Balkinization  

Saturday, February 01, 2003

JB

Speaking of Roe


I just finished participating in the conference that I organized along with Yale Law Women to commemorate the thirtieth anniversary of Roe v. Wade. The sessions were packed and lively. The second two sessions were devoted to the question of "What Roe v. Wade Should Have Said." The panelists, all prominent American constitutional law professors, were asked how they would have written the opinon in Roe v. Wade (and the companion case of Doe v. Bolton) if they knew then what they know now. They were only permitted to cite sources available as of January 22nd, 1973, when Roe and Doe were originally decided.

One of the highlights of the session was a spirited exchange between the University of Minnesota's Michael Stokes Paulsen and my colleage Jed Rubenfeld on the status of the fetus-- or, as they put it, over whether an acorn is an oak tree. Mike Paulsen's strongly pro-life views, delivered to an audience that I presume was probably more pro-choice than pro-life, had a powerful effect.

My colleague Akhil Amar took a very interesting position-- he would strike the Texas law in Roe down because it was passed at a time when women didn't have the right to vote. What would happen if the Texas legislature then repassed an identical statute? Well, it would depend on whether the Texas Legislature had a representative number of women in it. Well, Akhil was asked, what if Texas had an initiative or referendum on the same law, so that women could vote on it? At that point, he suggested, he didn't know what he would decide. He would have to see what happened. And what about the Georgia statute in the companion case of Doe v. Bolton, which was passed in 1968, when women had the right to vote? The state courts should be allowed to clarify the meaning of the statute, Akhil explained.

Some members of the audience, I suspect, thought that this was taking the easy way out. What it suggests to me is that Akhil really doesn't believe in a substantive right to abortion, but rather is interested only in procedural guarantees of due process. But that leaves open the very interesting question whether the same logic applies to other statutes that effect women's rights-- i.e., they aren't necessarily unconstitutional as long as women have the right to vote.

Another very interesting feature of the discussion among the members of the mock Supreme Court was whether courts should push legislatures to be proactive in creating a world that respects women's work and the social and financial hardships of motherhood. Both my colleague Reva Siegel and Robin West of Georgetown pointed out that Congress had responsibilties to pass legislation enforcing sex equality norms that courts could not enforce on their own. Both are strongly pro-choice. Nevertheless, the nature of abortion regulation, they insisted, looks very different if there is a significant set of commitments by state legislatures or by the federal governrment to the support of mothers and to the welfare of children *after* they are born.
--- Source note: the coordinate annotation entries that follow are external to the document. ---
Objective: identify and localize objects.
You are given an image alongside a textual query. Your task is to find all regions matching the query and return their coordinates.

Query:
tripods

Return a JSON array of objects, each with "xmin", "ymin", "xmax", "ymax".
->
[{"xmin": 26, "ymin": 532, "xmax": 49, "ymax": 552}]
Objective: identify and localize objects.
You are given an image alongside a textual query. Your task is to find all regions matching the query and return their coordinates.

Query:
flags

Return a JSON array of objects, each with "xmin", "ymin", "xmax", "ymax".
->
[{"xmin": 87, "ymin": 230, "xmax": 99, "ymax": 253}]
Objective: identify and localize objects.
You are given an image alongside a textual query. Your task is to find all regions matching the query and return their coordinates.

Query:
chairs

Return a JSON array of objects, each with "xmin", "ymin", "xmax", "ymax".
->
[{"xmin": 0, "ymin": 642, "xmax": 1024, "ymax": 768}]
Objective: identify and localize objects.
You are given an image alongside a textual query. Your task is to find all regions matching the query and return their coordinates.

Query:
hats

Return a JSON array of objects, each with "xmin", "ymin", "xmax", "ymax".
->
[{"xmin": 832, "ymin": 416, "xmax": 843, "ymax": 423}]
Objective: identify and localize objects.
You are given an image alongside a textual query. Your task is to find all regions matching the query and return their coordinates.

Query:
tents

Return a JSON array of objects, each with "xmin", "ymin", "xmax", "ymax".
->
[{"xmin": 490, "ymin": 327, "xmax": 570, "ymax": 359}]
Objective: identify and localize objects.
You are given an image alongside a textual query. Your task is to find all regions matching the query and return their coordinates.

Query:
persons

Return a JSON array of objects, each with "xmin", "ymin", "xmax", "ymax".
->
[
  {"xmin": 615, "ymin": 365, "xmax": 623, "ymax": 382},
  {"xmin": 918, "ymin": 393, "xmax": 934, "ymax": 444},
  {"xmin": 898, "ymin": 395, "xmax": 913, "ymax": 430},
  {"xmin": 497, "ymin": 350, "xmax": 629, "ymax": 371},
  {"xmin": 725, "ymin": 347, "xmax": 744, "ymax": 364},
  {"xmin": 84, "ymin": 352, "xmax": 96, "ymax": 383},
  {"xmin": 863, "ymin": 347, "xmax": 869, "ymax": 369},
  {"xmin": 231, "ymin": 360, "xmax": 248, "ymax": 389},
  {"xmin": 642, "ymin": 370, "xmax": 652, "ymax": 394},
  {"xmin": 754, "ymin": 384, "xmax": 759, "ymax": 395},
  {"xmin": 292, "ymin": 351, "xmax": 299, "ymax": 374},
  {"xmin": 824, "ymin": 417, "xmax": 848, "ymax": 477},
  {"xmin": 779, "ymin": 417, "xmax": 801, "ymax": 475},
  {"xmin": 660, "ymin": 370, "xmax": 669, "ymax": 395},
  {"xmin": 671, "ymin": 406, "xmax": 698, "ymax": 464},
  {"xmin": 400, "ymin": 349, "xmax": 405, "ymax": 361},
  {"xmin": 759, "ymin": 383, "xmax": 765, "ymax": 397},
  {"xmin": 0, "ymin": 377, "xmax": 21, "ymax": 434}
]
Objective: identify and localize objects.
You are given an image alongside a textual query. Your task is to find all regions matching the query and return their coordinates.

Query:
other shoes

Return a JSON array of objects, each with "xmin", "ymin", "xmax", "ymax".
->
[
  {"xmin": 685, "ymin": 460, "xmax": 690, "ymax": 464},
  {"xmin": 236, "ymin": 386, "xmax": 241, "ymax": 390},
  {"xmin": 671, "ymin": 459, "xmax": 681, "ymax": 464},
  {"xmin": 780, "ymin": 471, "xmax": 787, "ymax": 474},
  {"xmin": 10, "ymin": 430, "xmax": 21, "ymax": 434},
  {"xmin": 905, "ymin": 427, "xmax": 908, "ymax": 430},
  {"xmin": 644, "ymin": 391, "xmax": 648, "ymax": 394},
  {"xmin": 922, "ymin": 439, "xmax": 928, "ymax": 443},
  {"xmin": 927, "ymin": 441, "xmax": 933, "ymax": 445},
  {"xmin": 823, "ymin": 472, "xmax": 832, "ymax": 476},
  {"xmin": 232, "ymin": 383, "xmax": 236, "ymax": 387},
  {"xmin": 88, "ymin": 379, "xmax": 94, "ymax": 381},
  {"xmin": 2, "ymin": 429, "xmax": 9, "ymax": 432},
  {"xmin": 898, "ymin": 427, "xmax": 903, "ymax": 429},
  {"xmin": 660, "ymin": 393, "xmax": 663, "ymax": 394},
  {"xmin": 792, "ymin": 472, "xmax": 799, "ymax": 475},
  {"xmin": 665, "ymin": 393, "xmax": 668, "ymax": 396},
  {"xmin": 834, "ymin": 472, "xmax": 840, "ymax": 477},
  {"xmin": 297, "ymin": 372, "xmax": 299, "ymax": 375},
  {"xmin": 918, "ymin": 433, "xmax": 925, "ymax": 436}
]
Anita Allen-Castellitto of Penn Law School argued that there should be no statutorily prescribed time limit on when women could get abortions; rather, legislatures should rely on doctors to act as a gatekeeper. Doctors won't perform very late abortions unless the woman's life is really at stake.

Jeffrey Rosen of George Washington Law School (and the New Republic) supports abortion rights as a policy matter, but argued that the courts should have stayed out of it. Both he and I considered the idea that Roe has been a political disaster. We both argued that it has strongly shaped contemporary American politics. Jeff thinks it has badly skewed the judicial appointments process. I think that it has been a boon to the Republican party, but not necessarily bad for the country. Mark Tushnet of Georgetown doubted that its political effects have been as great as Jeff and I believe. He argued that Ronald Reagan would have been elected in 1980 whether or not Roe v. Wade had been decided.

Mark's opinion for the conference was, literally, Justice Douglas's concurring opinion in Roe. His point was that the thinking of the Justices in 1973 was much more constrained by their times than we generally imagine, and that what they produced made much more sense than we usually give them credit for given who they were and the world in which they lived.